Andrew Clements 

Garrick Ohlsson

It is an unenviable task for any pianist to stand in for Krystian Zimerman, who withdrew from last night's planned Festival Hall recital three weeks ago, but the American Garrick Ohlsson had bravely stepped into the breach.
  
  


It is an unenviable task for any pianist to stand in for Krystian Zimerman, who withdrew from last night's planned Festival Hall recital three weeks ago, but the American Garrick Ohlsson had bravely stepped into the breach.

Ohlsson used to be a London regular, but he has become a much rarer visitor of late.

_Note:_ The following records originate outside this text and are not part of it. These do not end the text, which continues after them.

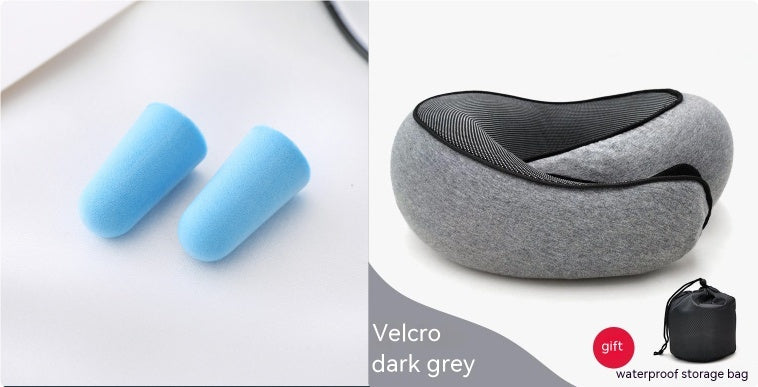 Memory Foam Travel Neck Pillow – image 27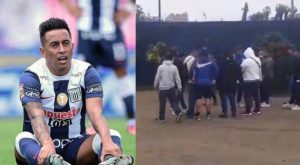 Alianza Lima: barristas ingresaron al entrenamiento en Lurín | VIDEO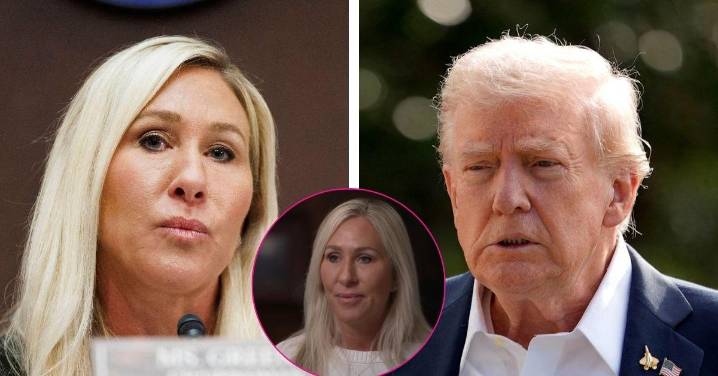 Marjorie Taylor Greene Reveals Her Republican Colleagues 'Make Fun' of Donald Trump Behind His Back: 'They're Terrified to Step Out of Line'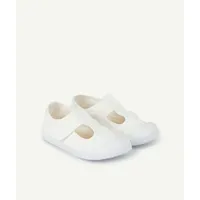 sandales en toile blanches drec - 21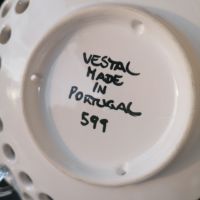 Чиния Vestal 599 Португалия, снимка 2 - Декорация за дома - 45147979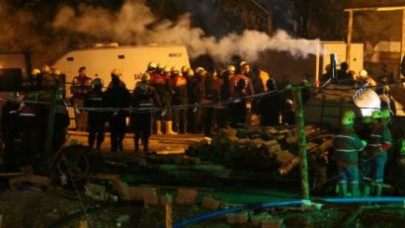 Yemek yedikleri bölümde bulundular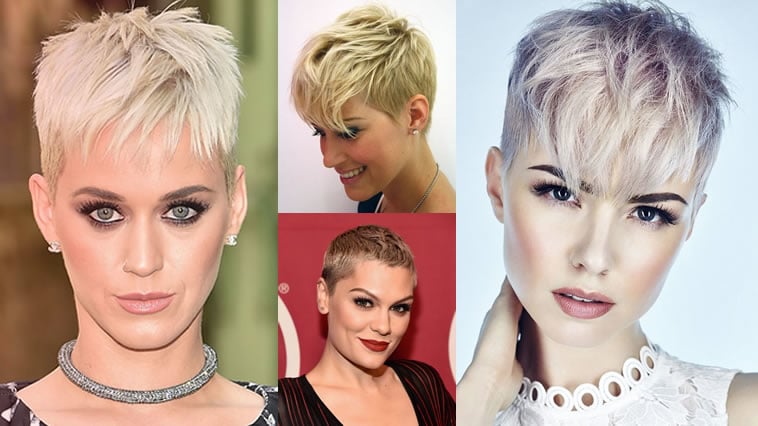 Haircuts you should try in 2018 pixie cut with a lot of bangs 2018 photo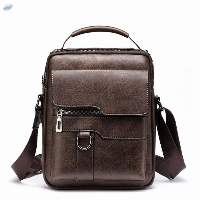 Leather Shoulder Bag For Men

Evidently he has been keeping busy - his biography in the programme had novella-like proportions - and one of his current projects is a survey of Chopin's piano music for the CD label Arabesque.

That composer's B minor Sonata formed the centrepiece of his programme, and Ohlsson's performance was a microcosm of his approach throughout the evening - strong on feisty detail and no nonsense tone, short on simple lyrical expressiveness or any sense of a distinctive musical perspective.

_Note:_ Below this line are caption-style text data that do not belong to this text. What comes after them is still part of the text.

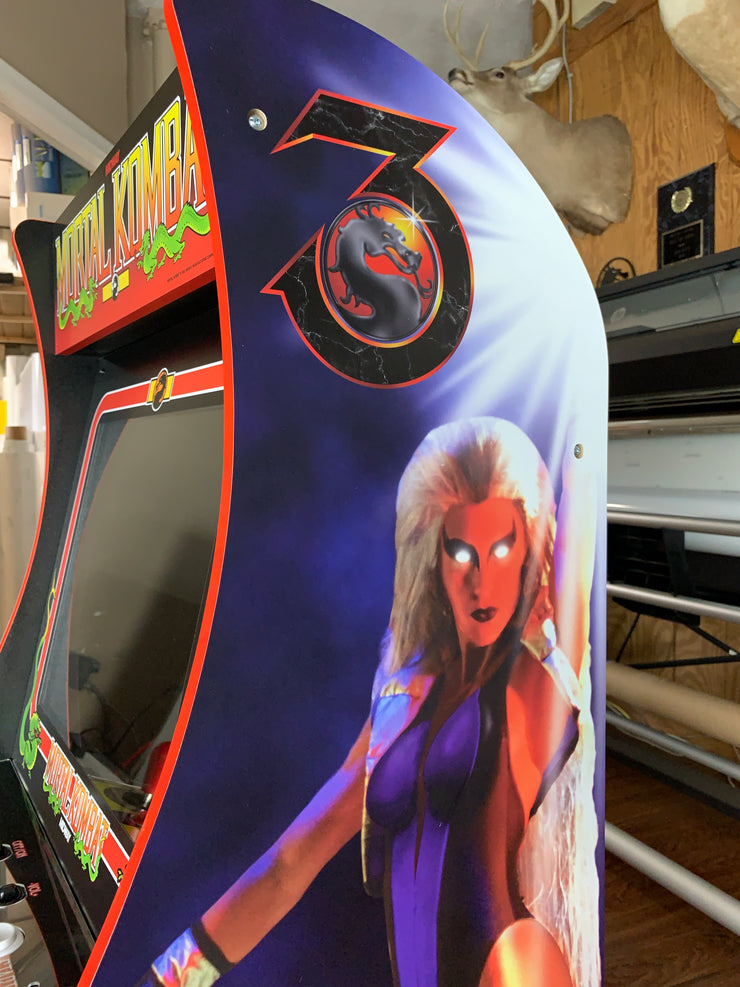 Finish Him! (MORTAL KOMBAT) - Custom Arcade Build : r/MortalKombat Finish Him! (MORTAL KOMBAT) - Custom Arcade Build : r/MortalKombat
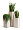 Кашпо TREEZ Effectory Beton Высокий куб Белый песок в-60 см, 31х31 см 1/1 2944590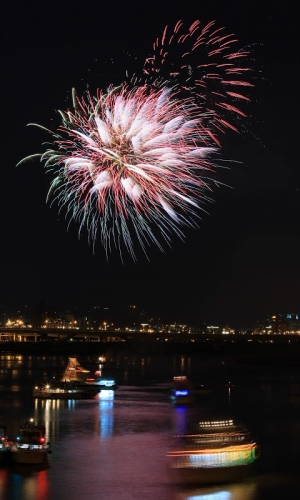 煙火拍攝心得分享 (大稻埕2008煙火節)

There was something about the playing last night that was not quite connected - one phrase did not seem to relate to the next in a meaningful way, harmonic shifts passed by unremarked, and every so often all the muscle seemed to waste away.

He had opened with Beethoven F minor Sonata Op 2 no 1: it was perfectly respectable, unaffected, but in truth rather boring, lacking in real impetus or sense of period style. Ohlsson is happiest, one began to suspect, when he has lots of notes to deliver, and a second half of Rachmaninov certainly provided enough of those.

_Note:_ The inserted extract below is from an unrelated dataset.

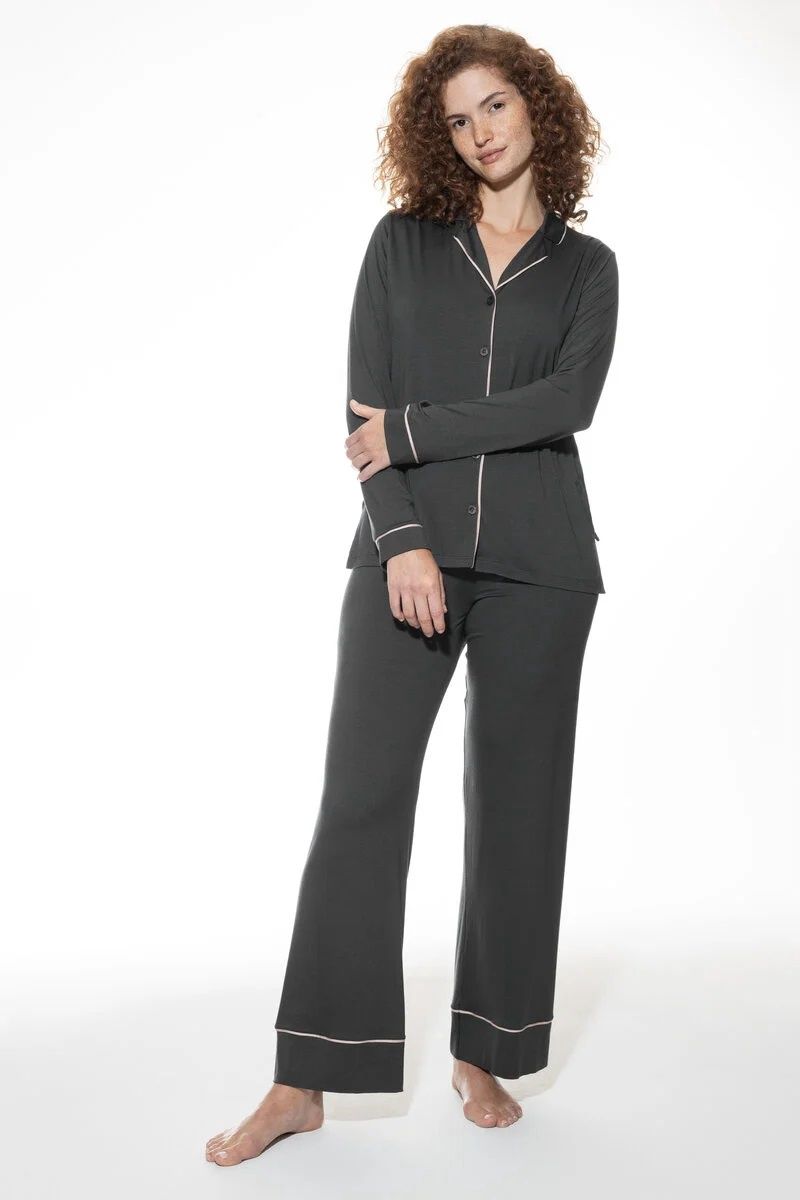 Pyjama met knopen 1240057 - thunder grey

A group of transcriptions began it - three movements from Bach's E minor Violin Partita, rather short on charm, Mendelssohn's Midsummer Night's Dream Scherzo, economical with wit - and then it was on to the Second Sonata.

It is hard work for any pianist to bring off, even in the user-friendly shortened version that Ohlsson played, and perhaps no one since Horowitz has really got its measure.

Much of the dogged, tumultuous writing suggests that Rachmaninov was trying to emulate Scriabin, working with motifs and a high level of chromaticism rather than the usual succulent big tunes and regretting their absence.

Ohlsson's account was busy and technically secure, but it was rather an onslaught, too monochrome, and in the end too unfocused to make sense.